Assessment of rMSCs was carried out using a collagen model, which proved to be an effective model to guide to the best seeding technique to be used at the next preclinical stage of this study. These constructs provided a 3D in vitro mimic of the muscle to examine what might happen to the cells inside the scaffold when injected in vivo. The results showed that rMSCs could not be applied simultaneously with the injection of Cerament with retention of good viability. The cells, however, could be successfully applied after 15 min from injection of the scaffold, allowing the material to start the setting process prior to the addition of the cells.

Qualitatively, rMSC viability assessments using direct cell seeding onto the materials and SEM and cytoskeleton evaluation showed that a large number of cells were adherent and proliferating and also attained the typical morphological features of MSCs on the surface of the Cerament Spine Support. Similar SEM findings have been demonstrated when rMSCs were seeded on surface of nano-HA/polyamide 6 constructs.43 Furthermore, the cells went on to express OCN, typical of maturing osteoblasts.

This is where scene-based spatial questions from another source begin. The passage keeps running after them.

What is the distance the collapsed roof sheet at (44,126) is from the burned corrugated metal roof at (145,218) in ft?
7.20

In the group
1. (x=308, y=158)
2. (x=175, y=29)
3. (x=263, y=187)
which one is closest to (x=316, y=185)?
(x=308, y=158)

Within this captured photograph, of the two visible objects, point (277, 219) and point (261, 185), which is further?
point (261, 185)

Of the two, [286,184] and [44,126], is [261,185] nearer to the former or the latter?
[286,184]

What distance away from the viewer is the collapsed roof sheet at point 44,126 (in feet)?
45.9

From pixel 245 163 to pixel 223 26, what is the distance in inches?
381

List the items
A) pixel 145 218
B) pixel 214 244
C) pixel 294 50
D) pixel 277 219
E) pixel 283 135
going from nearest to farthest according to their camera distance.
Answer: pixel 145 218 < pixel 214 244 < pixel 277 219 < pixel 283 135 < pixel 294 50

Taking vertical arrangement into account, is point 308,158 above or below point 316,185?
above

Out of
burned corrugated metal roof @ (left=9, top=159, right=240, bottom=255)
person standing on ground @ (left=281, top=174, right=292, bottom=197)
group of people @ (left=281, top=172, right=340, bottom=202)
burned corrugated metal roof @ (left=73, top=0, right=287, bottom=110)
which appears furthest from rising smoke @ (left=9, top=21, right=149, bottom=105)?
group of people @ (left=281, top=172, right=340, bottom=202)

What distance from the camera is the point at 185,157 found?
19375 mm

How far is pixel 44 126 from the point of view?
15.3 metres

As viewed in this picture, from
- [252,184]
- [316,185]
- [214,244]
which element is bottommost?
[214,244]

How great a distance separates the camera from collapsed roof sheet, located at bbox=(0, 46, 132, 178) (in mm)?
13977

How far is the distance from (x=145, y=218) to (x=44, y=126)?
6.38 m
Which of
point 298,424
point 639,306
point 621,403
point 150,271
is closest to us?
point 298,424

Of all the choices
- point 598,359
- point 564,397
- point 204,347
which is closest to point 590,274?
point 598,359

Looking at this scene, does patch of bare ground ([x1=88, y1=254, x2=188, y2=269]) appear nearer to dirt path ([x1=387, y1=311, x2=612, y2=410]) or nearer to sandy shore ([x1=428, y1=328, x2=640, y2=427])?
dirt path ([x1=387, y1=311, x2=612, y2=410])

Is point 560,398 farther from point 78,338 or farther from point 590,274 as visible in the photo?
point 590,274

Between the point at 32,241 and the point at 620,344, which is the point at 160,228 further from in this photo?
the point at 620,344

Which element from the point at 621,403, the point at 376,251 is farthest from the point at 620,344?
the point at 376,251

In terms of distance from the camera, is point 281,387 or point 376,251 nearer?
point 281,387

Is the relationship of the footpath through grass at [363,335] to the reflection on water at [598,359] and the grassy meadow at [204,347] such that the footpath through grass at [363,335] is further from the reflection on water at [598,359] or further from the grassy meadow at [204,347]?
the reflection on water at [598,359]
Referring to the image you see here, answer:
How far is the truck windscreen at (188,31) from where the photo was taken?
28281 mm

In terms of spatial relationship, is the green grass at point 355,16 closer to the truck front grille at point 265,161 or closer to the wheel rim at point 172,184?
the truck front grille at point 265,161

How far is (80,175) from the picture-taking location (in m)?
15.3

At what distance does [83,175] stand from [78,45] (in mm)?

This is the first multidisciplinary assessment to characterize cell adhesion and function on these two types of CS/HA cements, and it highlights the superiority of one composition over the other for our purposes. We appreciate and acknowledge that the materials are commercially available for clinical use and have passed the necessary biocompatibility tests. However, we are aspiring to achieve a novelty in the application of this material as a biomimetic injectable scaffold for future application in the reconstruction and replacement of the lost bone in the oro-facial region.

Conclusion

Our results show that Cerament Spine Support is the preferable material for our purposes. The approach of testing the materials by injection into collagen constructs has shown the importance of timing in the application of both a CS-/HA-injectable cement and rMSCs into soft tissue. In addition, this illustrates the need to use sequential injection first of cement and then cells in subsequent in vivo studies, which should lead to development of effective human protocols.

Acknowledgments

The authors thank King Saud University, Ministry of Higher Education, for supporting Randa Alfotawi, and Bone Support AB (Lund, Sweden) for provision of the Cerament bone cements. They also thank Carol-Anne Smith for her technical assistance in this work, and Margaret Mullin and Peter Chung for help with SEM.

Footnotes

Declaration of conflicting interests: The authors declare that there is no conflict of interest.

Funding: Randa Alfotawi was funded by King Saud University, Ministry of Higher Education.